Only the lines from the line containing "From the lens, what" to the end of the entries should be repeated, exactly as they appear.

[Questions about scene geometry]

---

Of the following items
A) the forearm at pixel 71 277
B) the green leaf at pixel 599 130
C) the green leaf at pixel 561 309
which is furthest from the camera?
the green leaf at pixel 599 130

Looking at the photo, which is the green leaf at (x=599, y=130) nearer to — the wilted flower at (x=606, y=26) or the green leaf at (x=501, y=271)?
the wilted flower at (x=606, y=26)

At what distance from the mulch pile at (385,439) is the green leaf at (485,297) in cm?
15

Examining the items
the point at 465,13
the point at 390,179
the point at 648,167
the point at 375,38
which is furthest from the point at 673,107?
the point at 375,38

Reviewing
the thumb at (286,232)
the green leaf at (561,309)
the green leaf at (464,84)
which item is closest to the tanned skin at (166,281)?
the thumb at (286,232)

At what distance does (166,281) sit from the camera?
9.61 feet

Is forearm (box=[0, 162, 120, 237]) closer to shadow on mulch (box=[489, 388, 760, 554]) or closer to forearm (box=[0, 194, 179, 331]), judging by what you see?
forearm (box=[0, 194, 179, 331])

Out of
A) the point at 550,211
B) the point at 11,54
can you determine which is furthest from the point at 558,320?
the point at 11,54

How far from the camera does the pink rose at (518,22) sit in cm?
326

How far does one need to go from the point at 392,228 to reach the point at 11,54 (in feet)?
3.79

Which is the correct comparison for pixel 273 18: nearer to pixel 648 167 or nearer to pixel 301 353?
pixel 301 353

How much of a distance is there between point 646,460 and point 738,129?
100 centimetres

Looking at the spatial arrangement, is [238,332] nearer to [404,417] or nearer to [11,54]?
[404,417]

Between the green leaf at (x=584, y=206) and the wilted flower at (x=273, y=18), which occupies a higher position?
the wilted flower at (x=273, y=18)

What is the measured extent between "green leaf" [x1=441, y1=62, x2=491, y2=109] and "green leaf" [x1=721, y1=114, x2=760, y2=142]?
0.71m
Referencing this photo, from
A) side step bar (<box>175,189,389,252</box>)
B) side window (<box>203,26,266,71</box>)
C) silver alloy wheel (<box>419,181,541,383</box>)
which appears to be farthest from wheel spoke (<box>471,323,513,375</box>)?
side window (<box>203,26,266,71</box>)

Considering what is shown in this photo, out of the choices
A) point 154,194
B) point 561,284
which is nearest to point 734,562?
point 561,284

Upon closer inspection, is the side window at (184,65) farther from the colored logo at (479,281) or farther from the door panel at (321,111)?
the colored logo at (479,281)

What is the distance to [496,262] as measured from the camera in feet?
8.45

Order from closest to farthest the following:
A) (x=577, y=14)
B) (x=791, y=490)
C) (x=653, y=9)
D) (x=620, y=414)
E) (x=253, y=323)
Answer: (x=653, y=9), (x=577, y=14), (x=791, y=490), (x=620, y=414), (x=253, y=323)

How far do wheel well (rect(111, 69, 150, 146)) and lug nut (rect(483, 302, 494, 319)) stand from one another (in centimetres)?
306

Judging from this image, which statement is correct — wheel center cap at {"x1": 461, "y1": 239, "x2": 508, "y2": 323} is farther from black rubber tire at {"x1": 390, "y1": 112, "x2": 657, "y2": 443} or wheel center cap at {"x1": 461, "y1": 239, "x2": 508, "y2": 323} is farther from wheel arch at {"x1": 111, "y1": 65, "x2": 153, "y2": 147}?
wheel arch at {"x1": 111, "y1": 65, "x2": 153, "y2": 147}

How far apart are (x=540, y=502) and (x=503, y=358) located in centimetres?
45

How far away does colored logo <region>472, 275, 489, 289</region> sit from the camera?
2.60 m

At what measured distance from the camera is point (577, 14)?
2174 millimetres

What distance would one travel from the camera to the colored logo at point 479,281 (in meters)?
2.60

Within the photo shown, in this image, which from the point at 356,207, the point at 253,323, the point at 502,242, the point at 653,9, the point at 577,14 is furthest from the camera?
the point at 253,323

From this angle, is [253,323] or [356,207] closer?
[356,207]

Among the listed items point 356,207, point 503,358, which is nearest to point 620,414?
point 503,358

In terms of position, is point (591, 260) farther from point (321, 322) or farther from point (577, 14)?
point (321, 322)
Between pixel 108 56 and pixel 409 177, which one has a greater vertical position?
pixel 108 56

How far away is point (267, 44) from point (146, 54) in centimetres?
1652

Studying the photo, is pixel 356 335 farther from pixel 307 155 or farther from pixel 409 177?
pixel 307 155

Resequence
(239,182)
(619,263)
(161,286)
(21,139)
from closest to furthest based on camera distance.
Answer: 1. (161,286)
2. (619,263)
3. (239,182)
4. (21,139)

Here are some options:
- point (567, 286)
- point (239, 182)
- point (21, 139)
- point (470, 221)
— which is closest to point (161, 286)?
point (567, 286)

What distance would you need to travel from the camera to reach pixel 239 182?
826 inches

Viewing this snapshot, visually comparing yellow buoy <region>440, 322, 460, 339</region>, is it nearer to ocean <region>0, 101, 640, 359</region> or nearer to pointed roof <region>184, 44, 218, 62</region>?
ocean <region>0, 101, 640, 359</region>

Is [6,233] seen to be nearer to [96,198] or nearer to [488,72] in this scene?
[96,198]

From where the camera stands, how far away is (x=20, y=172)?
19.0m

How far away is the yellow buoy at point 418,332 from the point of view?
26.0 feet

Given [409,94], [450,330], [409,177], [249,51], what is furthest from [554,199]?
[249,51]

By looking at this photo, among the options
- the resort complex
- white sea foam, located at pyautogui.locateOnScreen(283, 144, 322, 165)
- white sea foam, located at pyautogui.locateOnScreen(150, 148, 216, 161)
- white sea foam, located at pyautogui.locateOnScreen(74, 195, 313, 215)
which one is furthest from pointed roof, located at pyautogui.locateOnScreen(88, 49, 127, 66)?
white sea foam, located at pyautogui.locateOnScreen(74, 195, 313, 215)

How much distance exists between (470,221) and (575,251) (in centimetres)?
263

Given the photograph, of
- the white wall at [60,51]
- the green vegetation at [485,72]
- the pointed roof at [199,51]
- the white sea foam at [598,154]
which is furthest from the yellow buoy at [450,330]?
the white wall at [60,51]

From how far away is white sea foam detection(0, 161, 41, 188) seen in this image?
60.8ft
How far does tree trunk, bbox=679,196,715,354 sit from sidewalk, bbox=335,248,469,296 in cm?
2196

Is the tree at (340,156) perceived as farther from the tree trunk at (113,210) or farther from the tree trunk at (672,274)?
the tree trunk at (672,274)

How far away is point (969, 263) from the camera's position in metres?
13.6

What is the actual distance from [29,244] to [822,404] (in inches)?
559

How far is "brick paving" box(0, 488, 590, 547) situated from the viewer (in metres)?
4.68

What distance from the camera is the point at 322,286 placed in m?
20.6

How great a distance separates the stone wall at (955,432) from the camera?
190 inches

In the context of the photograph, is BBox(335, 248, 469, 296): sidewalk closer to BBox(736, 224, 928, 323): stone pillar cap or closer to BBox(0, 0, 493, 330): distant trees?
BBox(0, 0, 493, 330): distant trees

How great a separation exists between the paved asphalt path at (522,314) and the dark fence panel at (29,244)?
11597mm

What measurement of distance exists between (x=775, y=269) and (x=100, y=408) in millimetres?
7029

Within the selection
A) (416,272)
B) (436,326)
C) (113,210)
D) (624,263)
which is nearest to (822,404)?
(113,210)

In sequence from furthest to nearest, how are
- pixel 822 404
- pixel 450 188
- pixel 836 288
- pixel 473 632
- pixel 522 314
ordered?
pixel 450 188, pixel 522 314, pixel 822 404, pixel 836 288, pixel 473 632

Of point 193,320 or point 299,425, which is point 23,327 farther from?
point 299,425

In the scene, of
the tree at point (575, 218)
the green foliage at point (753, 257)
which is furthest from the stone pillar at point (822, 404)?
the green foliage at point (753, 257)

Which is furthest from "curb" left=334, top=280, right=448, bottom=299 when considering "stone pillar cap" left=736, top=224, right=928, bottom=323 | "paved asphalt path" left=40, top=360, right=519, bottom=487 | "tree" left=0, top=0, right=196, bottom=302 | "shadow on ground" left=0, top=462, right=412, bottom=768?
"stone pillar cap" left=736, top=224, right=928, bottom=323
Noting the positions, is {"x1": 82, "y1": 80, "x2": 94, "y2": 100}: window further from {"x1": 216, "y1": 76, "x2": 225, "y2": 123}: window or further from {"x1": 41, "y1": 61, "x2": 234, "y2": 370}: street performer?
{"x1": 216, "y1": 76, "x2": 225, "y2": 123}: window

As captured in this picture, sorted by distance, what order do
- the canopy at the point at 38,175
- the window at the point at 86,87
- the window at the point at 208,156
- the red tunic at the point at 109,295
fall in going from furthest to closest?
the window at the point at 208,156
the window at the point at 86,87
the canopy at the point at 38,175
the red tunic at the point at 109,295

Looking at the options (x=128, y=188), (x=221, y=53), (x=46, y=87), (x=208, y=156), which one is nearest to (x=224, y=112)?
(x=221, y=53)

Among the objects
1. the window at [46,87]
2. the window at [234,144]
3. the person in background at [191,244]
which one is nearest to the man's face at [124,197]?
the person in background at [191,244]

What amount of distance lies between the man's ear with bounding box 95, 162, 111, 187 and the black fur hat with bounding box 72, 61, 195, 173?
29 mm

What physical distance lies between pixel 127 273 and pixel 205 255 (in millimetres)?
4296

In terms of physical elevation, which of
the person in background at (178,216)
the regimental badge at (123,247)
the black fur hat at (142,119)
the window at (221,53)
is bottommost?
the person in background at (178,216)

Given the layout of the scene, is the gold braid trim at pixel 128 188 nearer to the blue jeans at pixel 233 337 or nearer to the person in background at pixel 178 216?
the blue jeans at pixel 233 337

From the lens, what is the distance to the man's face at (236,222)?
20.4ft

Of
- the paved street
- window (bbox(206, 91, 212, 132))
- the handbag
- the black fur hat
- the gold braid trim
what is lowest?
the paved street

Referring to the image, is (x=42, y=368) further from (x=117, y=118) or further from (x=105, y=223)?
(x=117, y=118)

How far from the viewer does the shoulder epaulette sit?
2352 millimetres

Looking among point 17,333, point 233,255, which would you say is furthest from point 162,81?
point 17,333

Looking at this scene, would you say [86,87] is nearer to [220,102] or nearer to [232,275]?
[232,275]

---

## RESULT OF THE EXERCISE
From the lens, what is the distance to the man's face at (236,222)?
20.4ft

Of
- the paved street
- window (bbox(206, 91, 212, 132))
- the handbag
- the black fur hat
- the gold braid trim
what is lowest?
the paved street

Referring to the image, is (x=42, y=368) further from (x=117, y=118) or further from (x=105, y=223)?
(x=117, y=118)

How far from the viewer does the shoulder epaulette sit?
2352 millimetres

Looking among point 17,333, point 233,255, which would you say is furthest from point 162,81?
point 17,333

Looking at this scene, would you say [86,87] is nearer to [220,102] or nearer to [232,275]?
[232,275]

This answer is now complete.